## Saved entries
________________________

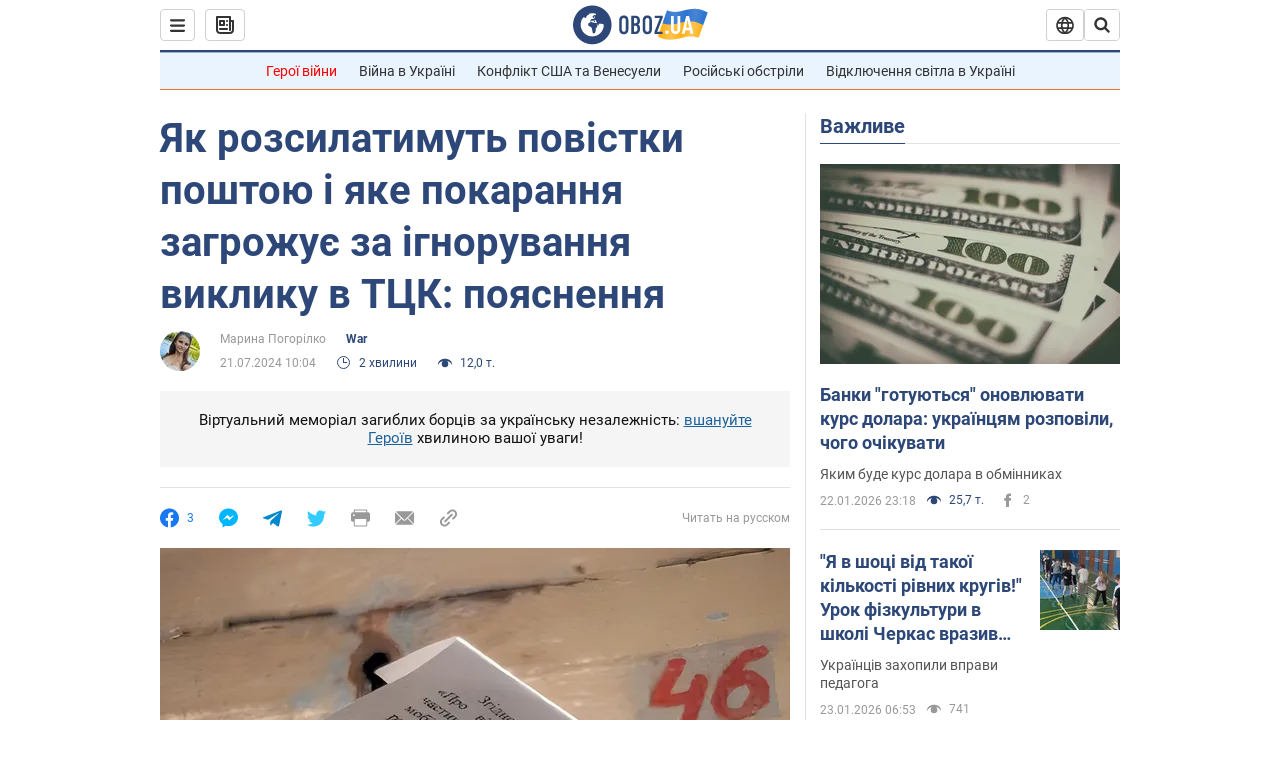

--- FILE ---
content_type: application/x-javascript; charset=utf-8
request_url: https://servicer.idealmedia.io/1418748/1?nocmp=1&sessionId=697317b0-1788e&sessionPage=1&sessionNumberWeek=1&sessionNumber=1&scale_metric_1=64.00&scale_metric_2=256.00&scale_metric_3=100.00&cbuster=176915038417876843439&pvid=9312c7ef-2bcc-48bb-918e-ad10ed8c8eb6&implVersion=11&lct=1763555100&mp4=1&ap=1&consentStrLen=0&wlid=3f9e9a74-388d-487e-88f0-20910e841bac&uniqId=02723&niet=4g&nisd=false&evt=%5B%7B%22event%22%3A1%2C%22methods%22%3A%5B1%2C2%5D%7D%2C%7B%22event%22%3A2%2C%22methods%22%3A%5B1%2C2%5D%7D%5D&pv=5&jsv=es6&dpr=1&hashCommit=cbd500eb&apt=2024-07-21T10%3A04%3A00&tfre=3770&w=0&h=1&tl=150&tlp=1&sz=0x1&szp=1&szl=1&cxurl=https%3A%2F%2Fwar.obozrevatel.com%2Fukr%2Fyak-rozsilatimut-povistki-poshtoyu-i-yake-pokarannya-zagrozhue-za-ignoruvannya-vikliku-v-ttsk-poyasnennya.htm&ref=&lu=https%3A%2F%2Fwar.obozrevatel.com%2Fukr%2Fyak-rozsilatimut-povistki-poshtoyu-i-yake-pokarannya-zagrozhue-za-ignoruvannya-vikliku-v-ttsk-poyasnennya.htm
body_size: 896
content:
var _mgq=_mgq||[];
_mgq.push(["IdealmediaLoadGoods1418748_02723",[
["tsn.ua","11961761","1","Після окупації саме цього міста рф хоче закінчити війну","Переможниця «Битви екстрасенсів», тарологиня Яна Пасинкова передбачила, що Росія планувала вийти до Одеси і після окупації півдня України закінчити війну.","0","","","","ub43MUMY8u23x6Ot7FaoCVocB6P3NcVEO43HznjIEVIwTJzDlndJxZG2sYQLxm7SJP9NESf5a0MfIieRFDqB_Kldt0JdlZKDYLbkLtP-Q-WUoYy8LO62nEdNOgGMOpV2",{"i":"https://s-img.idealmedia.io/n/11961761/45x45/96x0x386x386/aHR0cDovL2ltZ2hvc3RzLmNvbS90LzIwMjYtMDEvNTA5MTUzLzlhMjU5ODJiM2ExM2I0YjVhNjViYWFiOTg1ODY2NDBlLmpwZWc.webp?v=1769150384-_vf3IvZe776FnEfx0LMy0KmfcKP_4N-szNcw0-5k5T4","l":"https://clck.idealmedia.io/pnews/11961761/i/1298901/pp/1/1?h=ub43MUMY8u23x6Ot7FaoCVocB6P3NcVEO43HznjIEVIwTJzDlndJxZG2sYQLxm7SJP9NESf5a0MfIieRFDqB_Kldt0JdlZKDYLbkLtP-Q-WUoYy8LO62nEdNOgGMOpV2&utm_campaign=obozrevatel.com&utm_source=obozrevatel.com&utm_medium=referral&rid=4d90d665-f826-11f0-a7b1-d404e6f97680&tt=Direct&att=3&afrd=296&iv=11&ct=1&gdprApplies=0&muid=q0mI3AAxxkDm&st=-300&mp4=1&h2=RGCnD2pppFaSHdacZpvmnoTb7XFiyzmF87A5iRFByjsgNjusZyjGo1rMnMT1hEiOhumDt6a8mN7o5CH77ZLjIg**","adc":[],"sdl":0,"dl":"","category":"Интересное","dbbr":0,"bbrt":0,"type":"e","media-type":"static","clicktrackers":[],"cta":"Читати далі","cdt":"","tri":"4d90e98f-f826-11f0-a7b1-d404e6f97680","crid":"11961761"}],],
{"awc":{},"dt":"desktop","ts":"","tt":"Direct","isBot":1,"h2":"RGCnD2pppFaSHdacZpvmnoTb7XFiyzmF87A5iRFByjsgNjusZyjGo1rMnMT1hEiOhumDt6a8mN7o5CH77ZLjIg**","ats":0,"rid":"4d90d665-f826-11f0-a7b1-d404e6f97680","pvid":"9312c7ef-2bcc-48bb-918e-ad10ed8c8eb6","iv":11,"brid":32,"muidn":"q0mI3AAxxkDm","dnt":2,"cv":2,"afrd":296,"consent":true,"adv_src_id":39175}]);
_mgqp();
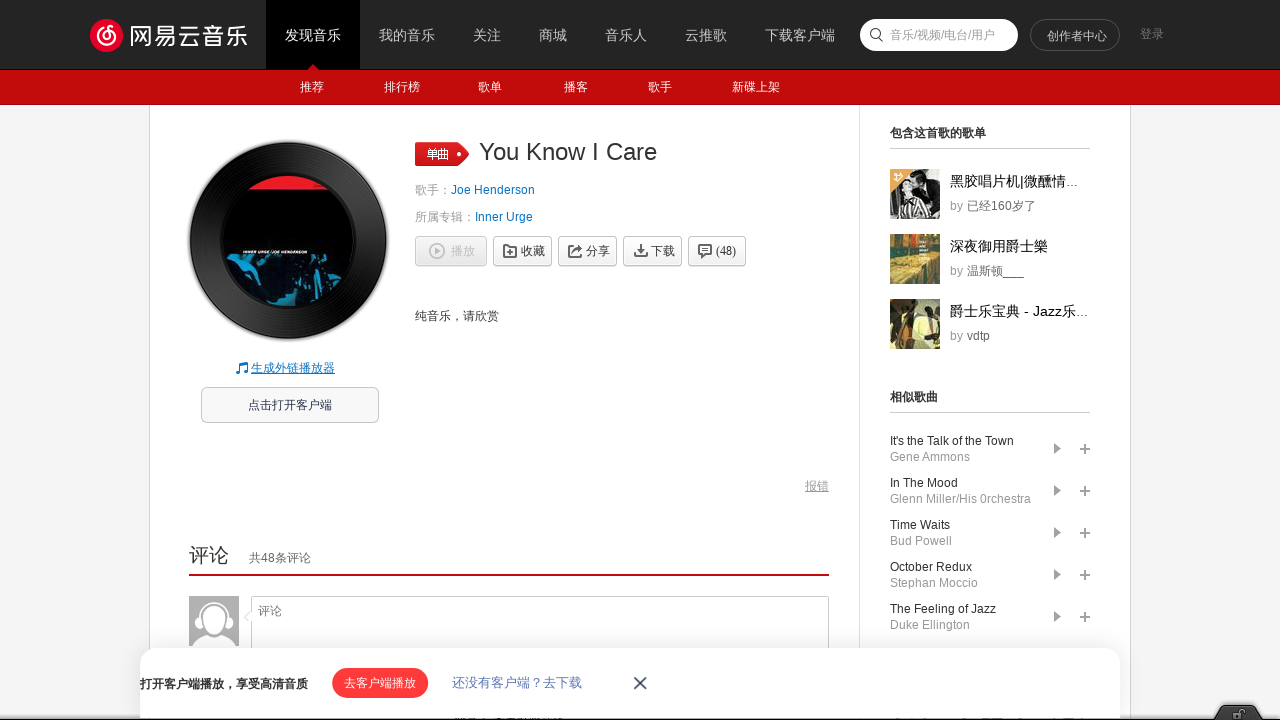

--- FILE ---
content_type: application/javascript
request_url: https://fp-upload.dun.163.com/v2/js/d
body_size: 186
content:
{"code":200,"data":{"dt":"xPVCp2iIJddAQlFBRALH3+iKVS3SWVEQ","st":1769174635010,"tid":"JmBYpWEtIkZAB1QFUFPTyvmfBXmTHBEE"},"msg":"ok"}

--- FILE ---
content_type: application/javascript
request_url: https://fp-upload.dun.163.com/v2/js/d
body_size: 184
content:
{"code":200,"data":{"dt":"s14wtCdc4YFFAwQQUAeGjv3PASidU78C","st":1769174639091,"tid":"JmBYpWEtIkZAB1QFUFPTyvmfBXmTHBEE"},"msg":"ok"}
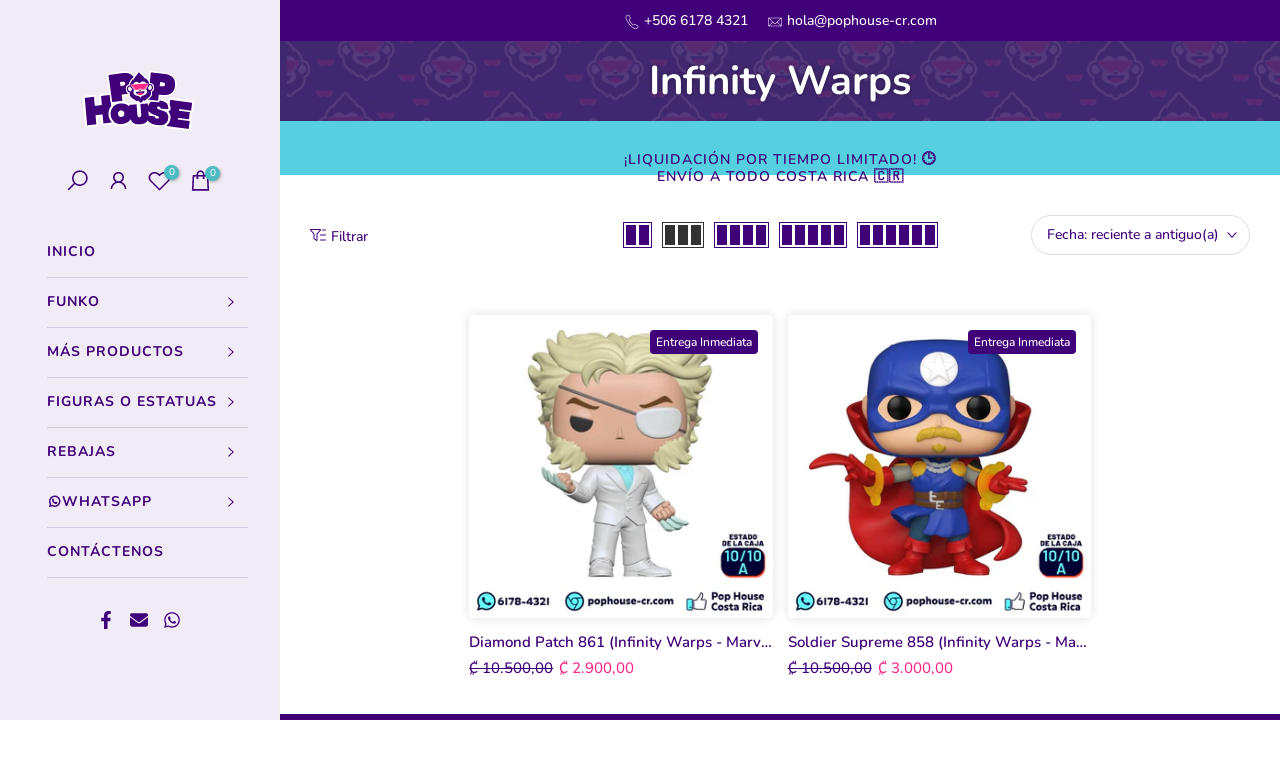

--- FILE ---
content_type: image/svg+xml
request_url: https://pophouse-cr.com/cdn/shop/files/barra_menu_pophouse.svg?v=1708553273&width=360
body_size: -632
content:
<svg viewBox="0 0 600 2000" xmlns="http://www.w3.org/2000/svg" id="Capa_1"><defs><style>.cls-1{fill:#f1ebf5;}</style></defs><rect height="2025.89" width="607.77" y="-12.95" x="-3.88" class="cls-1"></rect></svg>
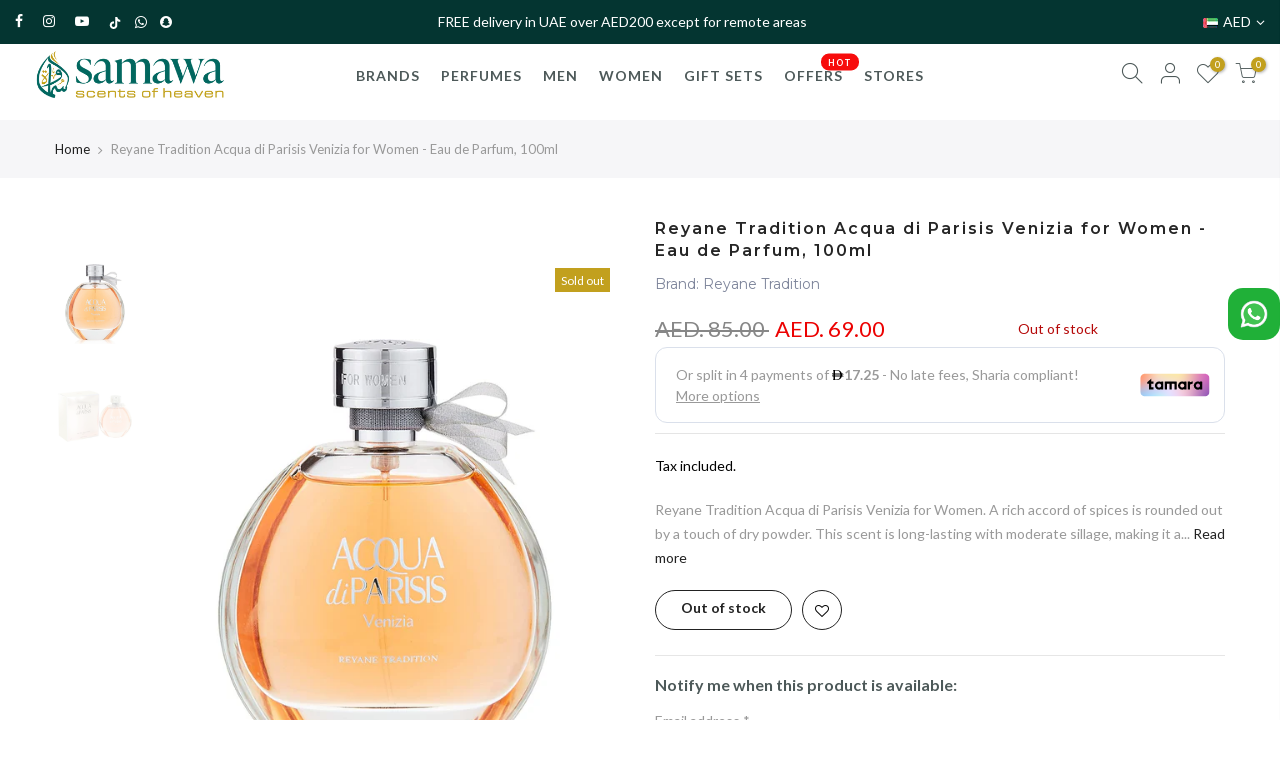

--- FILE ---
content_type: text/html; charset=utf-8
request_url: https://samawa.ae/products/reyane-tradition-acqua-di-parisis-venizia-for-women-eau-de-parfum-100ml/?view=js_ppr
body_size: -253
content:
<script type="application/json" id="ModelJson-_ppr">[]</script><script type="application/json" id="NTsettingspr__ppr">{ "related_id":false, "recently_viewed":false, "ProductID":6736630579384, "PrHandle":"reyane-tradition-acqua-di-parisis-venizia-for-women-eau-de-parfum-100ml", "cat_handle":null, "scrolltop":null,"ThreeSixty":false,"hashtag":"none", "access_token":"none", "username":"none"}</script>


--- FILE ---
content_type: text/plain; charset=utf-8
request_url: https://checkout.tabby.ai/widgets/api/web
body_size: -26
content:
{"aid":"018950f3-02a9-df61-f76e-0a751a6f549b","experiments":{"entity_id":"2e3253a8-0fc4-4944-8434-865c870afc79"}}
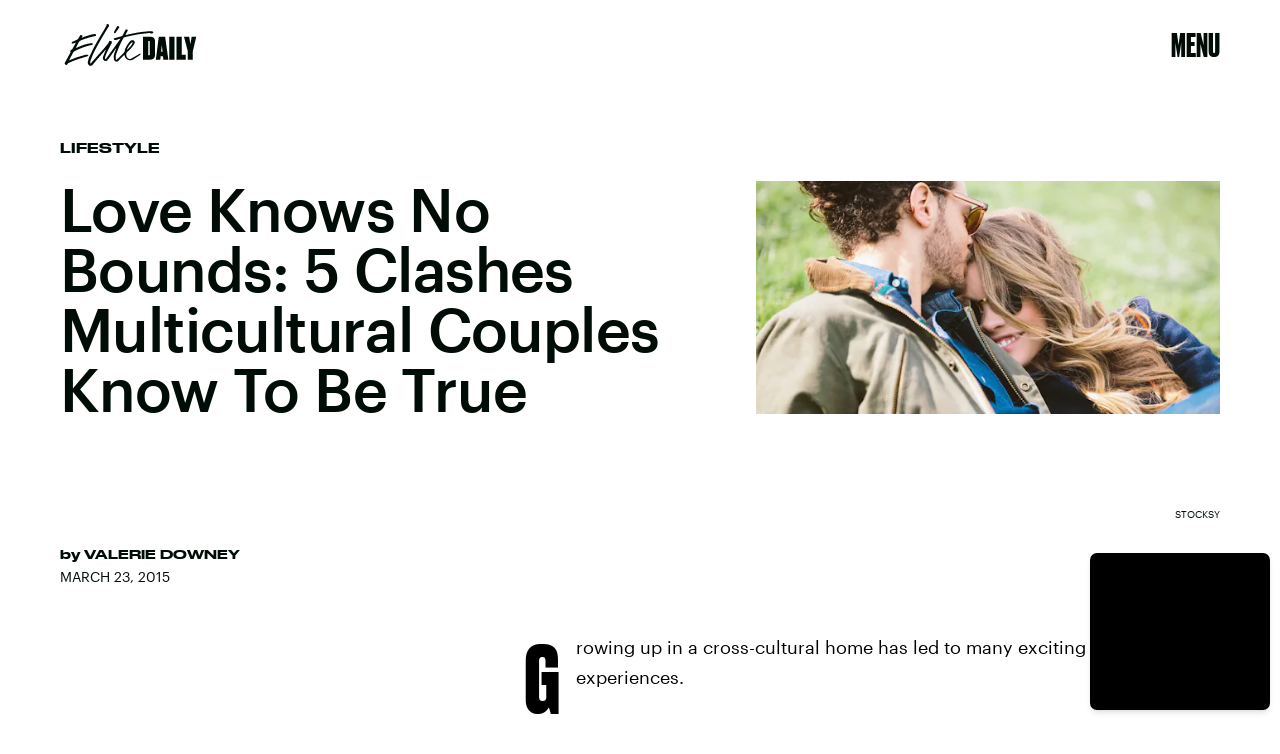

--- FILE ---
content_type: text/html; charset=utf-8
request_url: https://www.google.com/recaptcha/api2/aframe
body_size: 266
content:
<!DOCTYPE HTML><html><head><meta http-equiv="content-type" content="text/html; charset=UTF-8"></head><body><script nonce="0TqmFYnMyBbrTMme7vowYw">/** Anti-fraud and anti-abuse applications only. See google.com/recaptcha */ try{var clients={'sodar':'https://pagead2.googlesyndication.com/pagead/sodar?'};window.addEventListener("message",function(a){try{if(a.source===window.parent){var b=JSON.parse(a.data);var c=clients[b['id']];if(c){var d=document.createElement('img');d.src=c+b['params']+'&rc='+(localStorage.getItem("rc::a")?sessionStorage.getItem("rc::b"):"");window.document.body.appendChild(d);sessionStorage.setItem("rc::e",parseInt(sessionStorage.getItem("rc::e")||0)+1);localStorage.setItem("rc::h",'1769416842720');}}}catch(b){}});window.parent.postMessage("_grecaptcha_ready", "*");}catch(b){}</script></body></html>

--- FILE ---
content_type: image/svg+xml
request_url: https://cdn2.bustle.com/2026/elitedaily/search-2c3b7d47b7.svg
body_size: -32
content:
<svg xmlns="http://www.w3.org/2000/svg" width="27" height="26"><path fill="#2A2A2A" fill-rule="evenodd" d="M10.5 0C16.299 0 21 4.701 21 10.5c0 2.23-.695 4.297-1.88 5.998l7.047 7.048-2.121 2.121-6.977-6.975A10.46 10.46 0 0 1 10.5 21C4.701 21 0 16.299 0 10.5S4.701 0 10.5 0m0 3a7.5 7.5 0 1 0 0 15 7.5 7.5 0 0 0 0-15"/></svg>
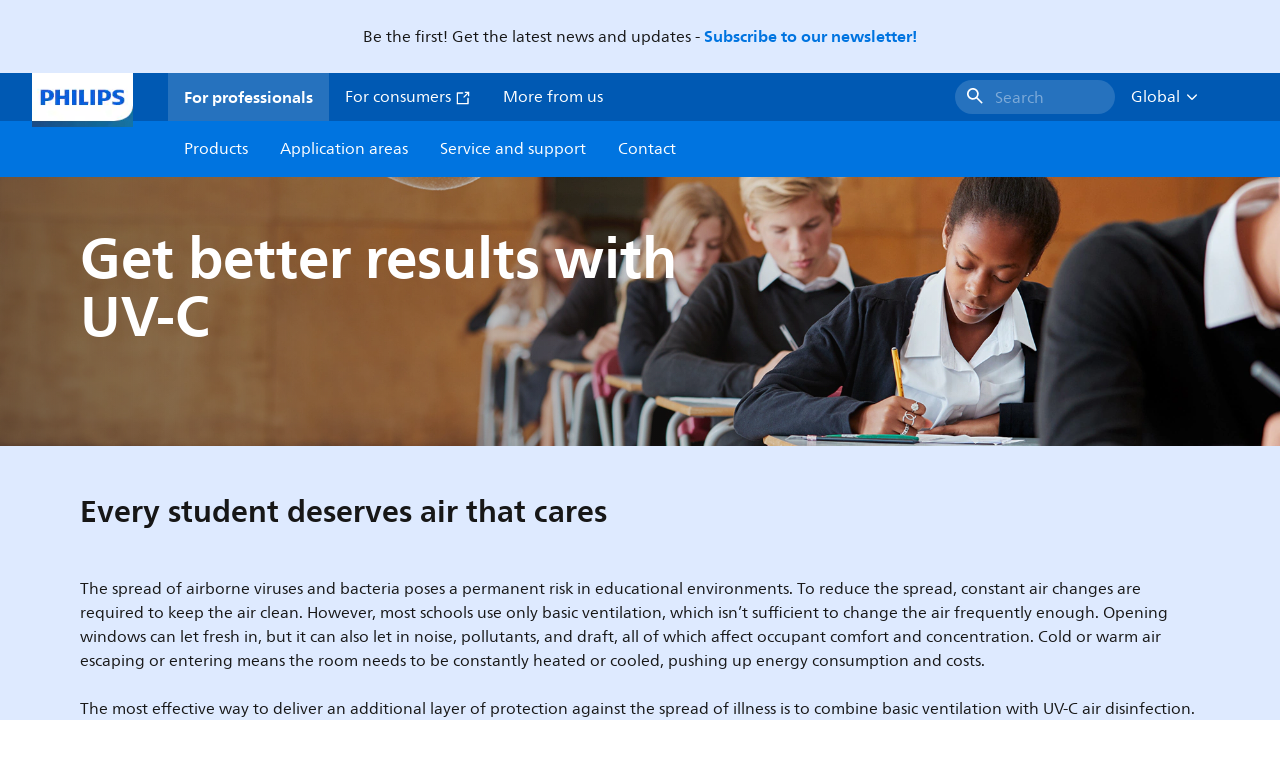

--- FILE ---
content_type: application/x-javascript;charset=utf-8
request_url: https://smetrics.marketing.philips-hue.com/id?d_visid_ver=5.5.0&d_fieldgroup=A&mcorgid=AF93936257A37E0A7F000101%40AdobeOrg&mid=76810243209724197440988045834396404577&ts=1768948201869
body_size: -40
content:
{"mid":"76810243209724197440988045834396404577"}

________________________

## Exercise description
Filter the records for the string "venizia" and copy every line that holds it.

## Your solution
request_url: https://samawa.ae/products/reyane-tradition-acqua-di-parisis-venizia-for-women-eau-de-parfum-100ml/?view=js_ppr
<script type="application/json" id="ModelJson-_ppr">[]</script><script type="application/json" id="NTsettingspr__ppr">{ "related_id":false, "recently_viewed":false, "ProductID":6736630579384, "PrHandle":"reyane-tradition-acqua-di-parisis-venizia-for-women-eau-de-parfum-100ml", "cat_handle":null, "scrolltop":null,"ThreeSixty":false,"hashtag":"none", "access_token":"none", "username":"none"}</script>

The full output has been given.